[sudo-users] Request for feedback: regular expressions in sudoers

Patrick Spinler spinler.patrick at mayo.edu
Tue Dec 11 14:26:18 EST 2012

FWIW, I'd prefer option 1.

I can definitely see using '$' in its meaning of 'end of input I'm
trying to match'.  Could be useful to insure that extra arguments aren't
included to a sudo'd command.  "Only this, and nothing appended".


  m^/usr/local/bin/some_script \w+$

should limit some_Script to be called with a single argument.


  ^/usr/local/bin/some_script \w+$

Might allow a user to do "sudo some_script arg1 security_hole_arg2 ..."

Granted, the script / program, whatever should be able to handle this
case gracefully, but still, belt and suspenders, you know?

-- Pat

On 12/11/12 12:18 PM, Todd C. Miller wrote:
> I'm planning to include support for regular expression matching of
> commands in the next sudo release.  This is something I've wanted
> to do for over ten years.  Most likely this would use the pcre
> library to support perl-compatible regular expressions.
> One of the main stumbling blocks has been the matter of how to
> specify the regex in the sudoers file.  There are two options I've
> been thinking about, but perhaps you all come up with better ones.

# # # # #

Required tasks:
1) In the sudoers regex post, which library does Todd C. Miller say the next sudo release would most likely use for regular expressions?
2) Copy out the stretch of the sudoers regex post from "FWIW, I'd prefer" through "a single argument.".
3) Please write the next part of the sudoers regex post, picking up after its final line.

Given entries:
# # # # #

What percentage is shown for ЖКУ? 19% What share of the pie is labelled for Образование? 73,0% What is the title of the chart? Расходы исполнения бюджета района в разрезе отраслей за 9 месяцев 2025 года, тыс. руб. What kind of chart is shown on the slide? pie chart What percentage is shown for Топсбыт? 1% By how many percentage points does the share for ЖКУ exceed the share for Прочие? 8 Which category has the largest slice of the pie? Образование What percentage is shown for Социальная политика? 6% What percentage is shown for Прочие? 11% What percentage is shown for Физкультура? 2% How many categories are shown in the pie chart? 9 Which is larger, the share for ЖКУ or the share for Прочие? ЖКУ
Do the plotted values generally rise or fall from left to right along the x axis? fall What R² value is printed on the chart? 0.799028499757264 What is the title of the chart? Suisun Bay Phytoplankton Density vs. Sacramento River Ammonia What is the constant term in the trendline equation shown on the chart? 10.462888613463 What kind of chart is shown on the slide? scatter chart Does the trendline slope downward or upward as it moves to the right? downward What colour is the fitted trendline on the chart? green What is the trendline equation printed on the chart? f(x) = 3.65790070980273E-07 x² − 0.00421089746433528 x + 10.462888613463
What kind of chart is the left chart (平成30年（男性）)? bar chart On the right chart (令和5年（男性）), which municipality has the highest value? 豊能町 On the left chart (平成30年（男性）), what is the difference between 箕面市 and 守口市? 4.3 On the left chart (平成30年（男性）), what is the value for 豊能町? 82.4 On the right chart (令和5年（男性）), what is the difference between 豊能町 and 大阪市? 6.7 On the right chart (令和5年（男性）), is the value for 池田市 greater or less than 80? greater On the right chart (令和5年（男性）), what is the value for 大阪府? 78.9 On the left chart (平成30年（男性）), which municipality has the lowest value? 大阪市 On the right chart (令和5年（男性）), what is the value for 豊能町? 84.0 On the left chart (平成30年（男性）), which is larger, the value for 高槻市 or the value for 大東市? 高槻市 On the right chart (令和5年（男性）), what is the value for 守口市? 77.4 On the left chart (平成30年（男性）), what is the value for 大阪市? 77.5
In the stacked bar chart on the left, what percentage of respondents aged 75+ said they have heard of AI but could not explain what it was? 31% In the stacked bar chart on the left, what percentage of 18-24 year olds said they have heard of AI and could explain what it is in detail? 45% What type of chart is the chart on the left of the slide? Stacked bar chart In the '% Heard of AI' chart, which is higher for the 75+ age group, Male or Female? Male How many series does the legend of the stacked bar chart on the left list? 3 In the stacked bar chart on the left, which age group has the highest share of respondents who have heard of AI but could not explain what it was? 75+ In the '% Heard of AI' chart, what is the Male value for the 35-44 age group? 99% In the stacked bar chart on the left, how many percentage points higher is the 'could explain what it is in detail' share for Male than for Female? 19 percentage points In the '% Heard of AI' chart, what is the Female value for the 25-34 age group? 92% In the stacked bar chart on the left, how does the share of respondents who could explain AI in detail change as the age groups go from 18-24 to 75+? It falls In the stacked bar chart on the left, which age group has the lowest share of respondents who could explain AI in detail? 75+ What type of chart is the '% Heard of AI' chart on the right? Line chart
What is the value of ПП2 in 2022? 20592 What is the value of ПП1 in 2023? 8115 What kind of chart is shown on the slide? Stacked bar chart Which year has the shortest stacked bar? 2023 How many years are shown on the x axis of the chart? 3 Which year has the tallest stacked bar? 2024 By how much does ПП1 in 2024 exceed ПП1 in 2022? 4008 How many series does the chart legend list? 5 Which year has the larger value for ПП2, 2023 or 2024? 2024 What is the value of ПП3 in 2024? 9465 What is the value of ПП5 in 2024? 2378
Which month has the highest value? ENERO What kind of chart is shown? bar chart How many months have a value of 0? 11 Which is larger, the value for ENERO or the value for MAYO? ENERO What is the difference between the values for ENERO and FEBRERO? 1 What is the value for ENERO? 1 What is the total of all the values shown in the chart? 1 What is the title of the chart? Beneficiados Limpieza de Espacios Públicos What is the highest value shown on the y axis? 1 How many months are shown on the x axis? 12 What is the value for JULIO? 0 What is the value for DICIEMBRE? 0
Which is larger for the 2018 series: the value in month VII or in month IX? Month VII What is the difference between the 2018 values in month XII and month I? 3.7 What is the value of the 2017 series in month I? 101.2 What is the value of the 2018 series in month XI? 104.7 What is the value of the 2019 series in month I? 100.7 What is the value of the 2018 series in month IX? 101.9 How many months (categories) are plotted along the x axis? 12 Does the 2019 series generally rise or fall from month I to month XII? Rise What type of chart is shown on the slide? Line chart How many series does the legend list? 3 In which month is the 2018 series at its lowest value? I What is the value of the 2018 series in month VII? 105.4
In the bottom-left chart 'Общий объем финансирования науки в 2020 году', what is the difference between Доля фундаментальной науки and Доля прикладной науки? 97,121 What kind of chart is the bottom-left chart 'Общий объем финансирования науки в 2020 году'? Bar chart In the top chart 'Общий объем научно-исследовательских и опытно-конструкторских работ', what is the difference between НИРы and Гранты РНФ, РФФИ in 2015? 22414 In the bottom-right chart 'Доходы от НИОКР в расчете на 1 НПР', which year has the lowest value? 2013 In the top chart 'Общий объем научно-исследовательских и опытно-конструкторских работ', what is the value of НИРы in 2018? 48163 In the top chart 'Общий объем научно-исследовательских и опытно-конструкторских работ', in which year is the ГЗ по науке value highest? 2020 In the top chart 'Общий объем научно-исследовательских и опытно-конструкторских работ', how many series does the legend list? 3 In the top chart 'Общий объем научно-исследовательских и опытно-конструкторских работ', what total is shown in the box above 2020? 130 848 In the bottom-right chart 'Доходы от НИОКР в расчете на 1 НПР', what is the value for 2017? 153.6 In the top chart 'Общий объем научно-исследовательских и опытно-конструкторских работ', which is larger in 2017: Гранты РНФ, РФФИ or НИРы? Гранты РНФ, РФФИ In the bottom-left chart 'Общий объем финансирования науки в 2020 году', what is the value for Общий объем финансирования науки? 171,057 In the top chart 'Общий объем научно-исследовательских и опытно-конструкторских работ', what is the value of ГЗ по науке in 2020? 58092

# # # # #

Numbered answers:
1) The pcre library.

2)
FWIW, I'd prefer option 1.

I can definitely see using '$' in its meaning of 'end of input I'm
trying to match'.  Could be useful to insure that extra arguments aren't
included to a sudo'd command.  "Only this, and nothing appended".


  m^/usr/local/bin/some_script \w+$

should limit some_Script to be called with a single argument.

3)
> Option 1:
>     Precede the regular expression with an 'm' like perl does where
>     the character after the 'm' is the quote character that begins
>     and ends the expression.  E.g.
> 	millert ALL=ALL m:^/usr/bin/passwd [A-Za-z][A-Za-z0-9]*$:,
> 	    !/usr/bin/passwd root
>     This is flexible but more difficult to parse since we don't
>     know what the quote character is until we start parsing.
> Option 2:
>     Require that regular expressions start with a ^ and end with a $
> 	millert ALL=ALL ^/usr/bin/passwd [A-Za-z][A-Za-z0-9]*$,
> 	    !/usr/bin/passwd root
>     In this case we forgo the quote character entirely and require
>     that the expression be anchored with ^ and $.
> Advantages of Option 1:
>     o similar to perl's 'm' (match) operator.
>     o can support partial matches (the ^ and $ are optional).
>     o can support multiline matches (where ^ and $ match the end
>       of the line, not the end of the expression); doesn't useful
>       in practice.
> Advantages of Option 2:
>     o easier to parse; we know we are looking for a '$' to end the
>       regex.
>     o potentially less error prone as all expressions require '^'
>       and '$' anchors.
>     o could conceivably use regex for hostnames; no ambiguity between
>       m... and a hostname that begins with the letter m.
> Thoughts?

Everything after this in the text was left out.